Task item.
Return every line below exactly as written.

(Data extracts Opens)

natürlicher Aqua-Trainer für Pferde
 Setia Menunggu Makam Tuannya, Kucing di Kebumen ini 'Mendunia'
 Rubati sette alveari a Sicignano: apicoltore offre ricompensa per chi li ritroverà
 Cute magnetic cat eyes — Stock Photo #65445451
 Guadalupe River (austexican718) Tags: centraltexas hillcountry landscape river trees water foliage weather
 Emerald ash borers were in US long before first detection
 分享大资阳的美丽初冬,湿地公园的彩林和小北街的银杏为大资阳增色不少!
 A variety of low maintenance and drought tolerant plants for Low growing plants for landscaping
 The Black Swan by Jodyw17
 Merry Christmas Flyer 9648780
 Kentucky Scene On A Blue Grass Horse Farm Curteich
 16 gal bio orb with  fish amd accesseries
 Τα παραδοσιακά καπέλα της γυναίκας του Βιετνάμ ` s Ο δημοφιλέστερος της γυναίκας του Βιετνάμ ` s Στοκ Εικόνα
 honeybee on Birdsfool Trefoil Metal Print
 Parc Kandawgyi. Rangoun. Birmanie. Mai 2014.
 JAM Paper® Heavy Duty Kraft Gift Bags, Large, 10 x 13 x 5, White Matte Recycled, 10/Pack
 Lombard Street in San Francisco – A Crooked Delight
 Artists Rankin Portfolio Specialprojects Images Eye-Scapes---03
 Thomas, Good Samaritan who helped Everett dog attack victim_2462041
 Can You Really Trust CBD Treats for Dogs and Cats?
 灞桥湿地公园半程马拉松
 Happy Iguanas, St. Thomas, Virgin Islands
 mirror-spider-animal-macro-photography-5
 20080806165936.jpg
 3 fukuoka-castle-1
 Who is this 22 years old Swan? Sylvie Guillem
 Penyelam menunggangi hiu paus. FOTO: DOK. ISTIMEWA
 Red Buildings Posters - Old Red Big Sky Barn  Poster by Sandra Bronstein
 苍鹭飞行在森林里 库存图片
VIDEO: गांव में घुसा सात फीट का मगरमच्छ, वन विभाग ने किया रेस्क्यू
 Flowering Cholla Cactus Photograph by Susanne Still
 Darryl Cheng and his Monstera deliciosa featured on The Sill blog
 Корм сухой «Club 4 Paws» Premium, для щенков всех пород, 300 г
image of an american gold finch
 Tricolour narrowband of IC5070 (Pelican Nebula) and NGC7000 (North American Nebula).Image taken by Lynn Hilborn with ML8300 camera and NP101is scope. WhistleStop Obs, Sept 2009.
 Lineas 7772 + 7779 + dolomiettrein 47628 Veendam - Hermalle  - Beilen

(Data extracts Closes)

The completed task.
natürlicher Aqua-Trainer für Pferde
 Setia Menunggu Makam Tuannya, Kucing di Kebumen ini 'Mendunia'
 Rubati sette alveari a Sicignano: apicoltore offre ricompensa per chi li ritroverà
 Cute magnetic cat eyes — Stock Photo #65445451
 Guadalupe River (austexican718) Tags: centraltexas hillcountry landscape river trees water foliage weather
 Emerald ash borers were in US long before first detection
 分享大资阳的美丽初冬,湿地公园的彩林和小北街的银杏为大资阳增色不少!
 A variety of low maintenance and drought tolerant plants for Low growing plants for landscaping
 The Black Swan by Jodyw17
 Merry Christmas Flyer 9648780
 Kentucky Scene On A Blue Grass Horse Farm Curteich
 16 gal bio orb with  fish amd accesseries
 Τα παραδοσιακά καπέλα της γυναίκας του Βιετνάμ ` s Ο δημοφιλέστερος της γυναίκας του Βιετνάμ ` s Στοκ Εικόνα
 honeybee on Birdsfool Trefoil Metal Print
 Parc Kandawgyi. Rangoun. Birmanie. Mai 2014.
 JAM Paper® Heavy Duty Kraft Gift Bags, Large, 10 x 13 x 5, White Matte Recycled, 10/Pack
 Lombard Street in San Francisco – A Crooked Delight
 Artists Rankin Portfolio Specialprojects Images Eye-Scapes---03
 Thomas, Good Samaritan who helped Everett dog attack victim_2462041
 Can You Really Trust CBD Treats for Dogs and Cats?
 灞桥湿地公园半程马拉松
 Happy Iguanas, St. Thomas, Virgin Islands
 mirror-spider-animal-macro-photography-5
 20080806165936.jpg
 3 fukuoka-castle-1
 Who is this 22 years old Swan? Sylvie Guillem
 Penyelam menunggangi hiu paus. FOTO: DOK. ISTIMEWA
 Red Buildings Posters - Old Red Big Sky Barn  Poster by Sandra Bronstein
 苍鹭飞行在森林里 库存图片
VIDEO: गांव में घुसा सात फीट का मगरमच्छ, वन विभाग ने किया रेस्क्यू
 Flowering Cholla Cactus Photograph by Susanne Still
 Darryl Cheng and his Monstera deliciosa featured on The Sill blog
 Корм сухой «Club 4 Paws» Premium, для щенков всех пород, 300 г
image of an american gold finch
 Tricolour narrowband of IC5070 (Pelican Nebula) and NGC7000 (North American Nebula).Image taken by Lynn Hilborn with ML8300 camera and NP101is scope. WhistleStop Obs, Sept 2009.
 Lineas 7772 + 7779 + dolomiettrein 47628 Veendam - Hermalle  - Beilen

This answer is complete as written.